De ce constat, elle prend une décision radicale.
Bientôt, elle cessera de travailler dans ce bureau.
Aussi efficacement que la tablette de chocolat qu'elle engloutit quotidiennement une fois rentrée de son ingrate journée, le shoot de dopamine produit par cette pensée annihila complètement l'excès de stress qu'elle ressentait jusqu'alors.
Heureuse à l'idée d'être débarrassée de son affreux métier, Linaëlle saisit une feuille et un stylo et se met à élaborer un plan.
Tout d'abord, elle imagine relâcher sa colère contre sa source : le directeur.
Mais aussitôt, elle se dit que la nonchalance de ses collègues peut être assimilée à une forme de soutien envers son comportement.
Après tout, Éléa n'a-t-elle pas accepté implicitement que sa collègue se charge de la quasi-totalité des tâches qu'elles sont supposées se partager ?
Sa pitié pour la jolie brune s'éteignit aussi vite qu'elle est apparue.
La suite de son projet se dessina petit à petit, de plus en plus distinctement dans son esprit, qu'elle reproduisit ensuite de façon organisée sur sa feuille de papier.
Pendant ce temps, elle ne traita absolument aucun dossier.

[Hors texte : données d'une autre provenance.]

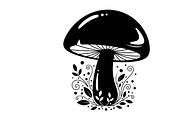 versatile nature-themed silhouettes, an Illustration by Amazin_art (Thumbnail 2 of 31)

En prévision d'une des nombreuses visites quotidiennes et impromptues de son supérieur, elle décide de cacher dans ses tiroirs une partie des dossiers.
Après quoi, elle se lève et part aux toilettes.
Quelques minutes plus tard, elle en ressort l'air malade et manque de se cogner dans le directeur en allant en direction du bureau de celui-ci.
Vociférant contre la blonde qu'il pense faible et naïve, il lui rappelle le pain sur la planche qu'elle a d'un ton autoritaire.
Une fois son dernier mot craché, Linaëlle lui signale être malade, qu'elle a attrapé une vilaine gastro et qu'elle n'est plus en état de travailler.
L'homme déglutit alors.
En trois ans, pas une absence de la part de cette employée n'était à déplorer – tout l'inverse du cas d'Éléa...
Constatant ce teint blafard sur ce visage qu'il juge effroyablement désagréable à regarder, il l'autorise à contrecœur à quitter son poste pour la journée.
Linaëlle prend donc sa voiture et rentre chez elle. Dans les bureaux, c'est maintenant – et pour la première fois en six mois d'ancienneté – Éléa qui subit les foudres de son directeur.
Les autres employés – la secrétaire à l'accueil et son assistant – en pâtissent également.
La matinée fut longue pour tout le monde, la pause du midi plus que bienvenue.
Les trois agents administratifs traînèrent les pieds en retournant à leur chaise, scrutant toutes les deux minutes le temps qu'il leur restait avant de pouvoir s'en aller.
Soudain, le bruit d'une explosion alerta tout le monde.
Surpris, ils se rejoignirent sans se concerter à l'entrée du centre, où des bouteilles d'alcool atterrirent en cercle autour d'eux.
Dans leur dos, la porte se referma soudain, puis une serrure verrouilla l'accès au reste des locaux.
Peu de temps après, des allumettes à l'extrémité rougeoyante mirent le feu au liquide répandu sur le sol du hall en une flaque gigantesque.
La secrétaire crut bon de s'élancer vers la porte de sortie, mais Linaëlle – le corps recouvert par une tenue large à coupe droite et la tête encagoulée – lança aussitôt une nouvelle série de bâtonnets enflammés qui engloutirent bientôt les locaux.
In fine, bien qu'emprisonnée, la petite comptable ne souffrit plus de sa relative laideur : ses traits disgracieux pour son directeur n'étaient rien en comparaison du visage défiguré par les flammes de ce dernier.